WHAT NEEDS TO BE DONE:
What lines below include the word "females"? Copy each one.

DATA FOR THE TASK:
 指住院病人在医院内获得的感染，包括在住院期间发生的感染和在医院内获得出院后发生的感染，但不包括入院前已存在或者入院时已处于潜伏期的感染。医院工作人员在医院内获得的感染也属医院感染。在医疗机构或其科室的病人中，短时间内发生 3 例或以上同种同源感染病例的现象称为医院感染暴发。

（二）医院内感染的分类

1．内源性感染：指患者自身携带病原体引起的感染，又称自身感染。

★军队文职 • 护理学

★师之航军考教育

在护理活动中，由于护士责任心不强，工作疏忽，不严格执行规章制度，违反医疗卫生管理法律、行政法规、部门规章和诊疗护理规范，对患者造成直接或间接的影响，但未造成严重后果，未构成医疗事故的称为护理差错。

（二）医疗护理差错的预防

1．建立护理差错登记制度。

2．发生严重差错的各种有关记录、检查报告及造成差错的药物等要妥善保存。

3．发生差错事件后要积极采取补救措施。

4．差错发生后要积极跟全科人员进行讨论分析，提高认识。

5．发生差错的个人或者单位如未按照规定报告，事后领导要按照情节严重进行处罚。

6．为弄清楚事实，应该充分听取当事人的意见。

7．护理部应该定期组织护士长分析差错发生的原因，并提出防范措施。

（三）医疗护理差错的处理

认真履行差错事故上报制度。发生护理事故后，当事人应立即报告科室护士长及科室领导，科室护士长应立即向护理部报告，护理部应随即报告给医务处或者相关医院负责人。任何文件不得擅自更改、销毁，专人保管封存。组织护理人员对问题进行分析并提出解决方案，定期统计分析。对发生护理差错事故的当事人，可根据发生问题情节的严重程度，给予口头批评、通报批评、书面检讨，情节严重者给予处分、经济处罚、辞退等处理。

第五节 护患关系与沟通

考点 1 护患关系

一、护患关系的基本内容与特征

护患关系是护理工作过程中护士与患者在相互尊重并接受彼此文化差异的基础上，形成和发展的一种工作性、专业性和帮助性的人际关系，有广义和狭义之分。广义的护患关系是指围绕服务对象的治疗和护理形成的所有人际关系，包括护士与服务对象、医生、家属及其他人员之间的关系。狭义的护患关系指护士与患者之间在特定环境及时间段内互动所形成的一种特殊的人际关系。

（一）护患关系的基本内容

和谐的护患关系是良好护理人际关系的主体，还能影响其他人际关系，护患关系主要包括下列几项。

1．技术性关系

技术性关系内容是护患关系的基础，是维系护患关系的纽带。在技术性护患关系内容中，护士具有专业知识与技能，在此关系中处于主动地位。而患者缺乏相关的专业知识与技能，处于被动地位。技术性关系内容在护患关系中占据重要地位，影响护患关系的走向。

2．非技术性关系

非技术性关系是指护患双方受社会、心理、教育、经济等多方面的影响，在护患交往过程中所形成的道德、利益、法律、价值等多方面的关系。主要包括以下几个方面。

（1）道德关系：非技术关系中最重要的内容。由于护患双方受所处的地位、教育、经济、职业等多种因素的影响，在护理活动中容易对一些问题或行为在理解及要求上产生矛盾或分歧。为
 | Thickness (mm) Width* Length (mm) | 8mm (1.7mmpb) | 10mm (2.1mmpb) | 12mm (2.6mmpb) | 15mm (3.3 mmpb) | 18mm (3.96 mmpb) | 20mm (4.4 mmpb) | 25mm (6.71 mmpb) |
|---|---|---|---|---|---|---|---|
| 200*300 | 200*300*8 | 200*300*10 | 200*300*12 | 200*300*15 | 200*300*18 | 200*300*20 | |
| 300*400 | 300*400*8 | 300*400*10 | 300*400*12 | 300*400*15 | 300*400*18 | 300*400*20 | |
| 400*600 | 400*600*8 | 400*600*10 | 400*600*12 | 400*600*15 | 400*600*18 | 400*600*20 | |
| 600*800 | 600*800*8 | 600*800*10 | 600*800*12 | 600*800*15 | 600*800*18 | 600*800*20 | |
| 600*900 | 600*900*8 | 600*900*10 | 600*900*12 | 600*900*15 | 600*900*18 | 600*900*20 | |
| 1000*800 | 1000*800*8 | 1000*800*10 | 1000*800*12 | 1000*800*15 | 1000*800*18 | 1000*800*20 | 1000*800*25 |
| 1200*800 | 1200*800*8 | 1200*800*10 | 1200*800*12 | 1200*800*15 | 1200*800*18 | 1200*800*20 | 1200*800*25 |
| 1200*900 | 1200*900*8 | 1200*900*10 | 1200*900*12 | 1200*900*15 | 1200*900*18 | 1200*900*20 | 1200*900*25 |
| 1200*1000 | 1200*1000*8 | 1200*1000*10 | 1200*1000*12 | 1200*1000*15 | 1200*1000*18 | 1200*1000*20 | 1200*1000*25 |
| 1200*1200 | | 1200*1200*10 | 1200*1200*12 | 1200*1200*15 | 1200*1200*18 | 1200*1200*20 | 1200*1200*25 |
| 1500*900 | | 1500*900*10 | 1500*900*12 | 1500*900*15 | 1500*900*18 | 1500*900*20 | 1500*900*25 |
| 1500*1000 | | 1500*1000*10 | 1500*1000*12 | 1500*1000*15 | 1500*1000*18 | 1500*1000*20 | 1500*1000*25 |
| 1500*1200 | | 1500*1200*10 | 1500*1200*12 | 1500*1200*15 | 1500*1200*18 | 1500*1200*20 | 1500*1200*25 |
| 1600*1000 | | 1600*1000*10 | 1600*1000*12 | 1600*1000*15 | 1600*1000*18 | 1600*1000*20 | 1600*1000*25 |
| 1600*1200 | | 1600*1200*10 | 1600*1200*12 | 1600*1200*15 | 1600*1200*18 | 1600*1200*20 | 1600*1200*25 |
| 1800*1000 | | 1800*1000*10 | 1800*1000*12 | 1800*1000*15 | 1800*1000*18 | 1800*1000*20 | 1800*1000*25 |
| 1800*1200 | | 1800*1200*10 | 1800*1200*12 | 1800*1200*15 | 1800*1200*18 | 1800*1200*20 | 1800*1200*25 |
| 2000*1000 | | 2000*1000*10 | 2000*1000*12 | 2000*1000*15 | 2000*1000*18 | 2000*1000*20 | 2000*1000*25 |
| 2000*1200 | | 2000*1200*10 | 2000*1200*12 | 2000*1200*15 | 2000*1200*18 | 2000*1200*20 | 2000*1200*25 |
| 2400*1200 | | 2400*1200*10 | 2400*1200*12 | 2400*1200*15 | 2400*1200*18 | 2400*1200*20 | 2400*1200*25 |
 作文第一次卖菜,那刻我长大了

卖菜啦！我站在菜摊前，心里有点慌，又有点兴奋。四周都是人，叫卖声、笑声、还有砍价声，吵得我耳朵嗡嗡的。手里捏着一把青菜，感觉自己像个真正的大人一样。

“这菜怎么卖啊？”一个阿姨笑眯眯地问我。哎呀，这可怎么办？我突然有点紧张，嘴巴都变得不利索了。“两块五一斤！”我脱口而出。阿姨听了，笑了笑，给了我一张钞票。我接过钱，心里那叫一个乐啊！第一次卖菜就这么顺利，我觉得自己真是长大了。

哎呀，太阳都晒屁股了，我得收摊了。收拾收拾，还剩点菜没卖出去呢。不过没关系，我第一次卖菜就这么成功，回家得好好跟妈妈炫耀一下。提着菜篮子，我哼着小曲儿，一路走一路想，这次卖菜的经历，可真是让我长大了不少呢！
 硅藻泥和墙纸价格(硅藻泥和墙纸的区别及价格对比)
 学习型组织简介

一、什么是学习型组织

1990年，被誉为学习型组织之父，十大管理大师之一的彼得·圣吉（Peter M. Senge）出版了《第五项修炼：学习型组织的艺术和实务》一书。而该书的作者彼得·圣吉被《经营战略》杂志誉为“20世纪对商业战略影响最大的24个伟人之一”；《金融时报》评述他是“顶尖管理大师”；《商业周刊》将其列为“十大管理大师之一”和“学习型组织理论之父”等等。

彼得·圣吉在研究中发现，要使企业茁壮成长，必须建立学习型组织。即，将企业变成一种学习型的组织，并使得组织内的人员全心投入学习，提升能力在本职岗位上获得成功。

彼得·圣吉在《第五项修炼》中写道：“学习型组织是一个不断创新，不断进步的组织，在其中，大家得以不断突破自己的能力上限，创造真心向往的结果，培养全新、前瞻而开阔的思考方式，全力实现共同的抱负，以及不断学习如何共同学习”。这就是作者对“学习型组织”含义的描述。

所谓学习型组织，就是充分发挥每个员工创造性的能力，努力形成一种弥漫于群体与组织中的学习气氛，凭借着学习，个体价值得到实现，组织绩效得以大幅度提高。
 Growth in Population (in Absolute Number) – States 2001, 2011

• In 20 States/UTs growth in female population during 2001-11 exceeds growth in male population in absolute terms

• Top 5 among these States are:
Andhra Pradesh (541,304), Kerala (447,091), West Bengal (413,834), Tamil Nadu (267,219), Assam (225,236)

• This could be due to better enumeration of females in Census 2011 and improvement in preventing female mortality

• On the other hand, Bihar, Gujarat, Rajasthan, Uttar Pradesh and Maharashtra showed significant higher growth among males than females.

WRITTEN RESPONSE:
• This could be due to better enumeration of females in Census 2011 and improvement in preventing female mortality
• On the other hand, Bihar, Gujarat, Rajasthan, Uttar Pradesh and Maharashtra showed significant higher growth among males than females.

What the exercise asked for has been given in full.